### [Problem requirements]
Render the entries from the line with "In considering" to the line with "2.25 metres", both included, as a numbered list with blank lines omitted.

### [Spatial reasoning entries]
#####

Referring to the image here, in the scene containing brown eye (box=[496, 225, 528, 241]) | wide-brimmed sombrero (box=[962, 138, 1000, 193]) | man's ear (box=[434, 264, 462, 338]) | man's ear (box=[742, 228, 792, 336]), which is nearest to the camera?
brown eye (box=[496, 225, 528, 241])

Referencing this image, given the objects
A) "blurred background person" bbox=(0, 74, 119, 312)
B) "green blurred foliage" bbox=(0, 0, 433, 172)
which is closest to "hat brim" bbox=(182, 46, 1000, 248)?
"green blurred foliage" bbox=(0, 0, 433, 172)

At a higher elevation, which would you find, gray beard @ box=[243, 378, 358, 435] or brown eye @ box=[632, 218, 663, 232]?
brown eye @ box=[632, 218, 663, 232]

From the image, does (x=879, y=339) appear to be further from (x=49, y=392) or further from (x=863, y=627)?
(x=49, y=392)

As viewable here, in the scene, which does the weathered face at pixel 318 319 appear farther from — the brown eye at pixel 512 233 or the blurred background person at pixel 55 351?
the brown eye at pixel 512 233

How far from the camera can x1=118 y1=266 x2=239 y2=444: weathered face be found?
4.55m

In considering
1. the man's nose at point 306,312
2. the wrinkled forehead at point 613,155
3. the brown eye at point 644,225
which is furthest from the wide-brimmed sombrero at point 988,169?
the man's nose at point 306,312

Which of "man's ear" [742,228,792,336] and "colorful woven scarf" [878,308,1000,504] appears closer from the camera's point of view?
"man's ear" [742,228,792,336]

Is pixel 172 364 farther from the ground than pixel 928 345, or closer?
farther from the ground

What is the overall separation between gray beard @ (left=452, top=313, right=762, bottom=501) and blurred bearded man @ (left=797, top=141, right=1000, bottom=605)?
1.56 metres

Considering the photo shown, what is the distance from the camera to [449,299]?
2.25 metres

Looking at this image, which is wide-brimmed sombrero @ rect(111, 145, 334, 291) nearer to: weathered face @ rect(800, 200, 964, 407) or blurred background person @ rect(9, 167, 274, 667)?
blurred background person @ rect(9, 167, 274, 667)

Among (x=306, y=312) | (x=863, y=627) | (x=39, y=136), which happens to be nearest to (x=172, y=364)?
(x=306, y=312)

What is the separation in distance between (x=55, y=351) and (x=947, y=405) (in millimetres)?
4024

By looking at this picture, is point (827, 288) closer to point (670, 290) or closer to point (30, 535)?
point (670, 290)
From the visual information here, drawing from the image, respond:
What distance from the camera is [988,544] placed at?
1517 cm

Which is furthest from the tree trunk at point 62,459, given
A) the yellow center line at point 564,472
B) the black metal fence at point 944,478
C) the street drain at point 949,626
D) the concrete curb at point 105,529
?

#####

### [Final result]
1. In considering
2. 1. the man's nose at point 306,312
3. 2. the wrinkled forehead at point 613,155
4. 3. the brown eye at point 644,225
5. which is furthest from the wide-brimmed sombrero at point 988,169?
6. the man's nose at point 306,312
7. Which of "man's ear" [742,228,792,336] and "colorful woven scarf" [878,308,1000,504] appears closer from the camera's point of view?
8. "man's ear" [742,228,792,336]
9. Is pixel 172 364 farther from the ground than pixel 928 345, or closer?
10. farther from the ground
11. What is the overall separation between gray beard @ (left=452, top=313, right=762, bottom=501) and blurred bearded man @ (left=797, top=141, right=1000, bottom=605)?
12. 1.56 metres
13. Considering the photo shown, what is the distance from the camera to [449,299]?
14. 2.25 metres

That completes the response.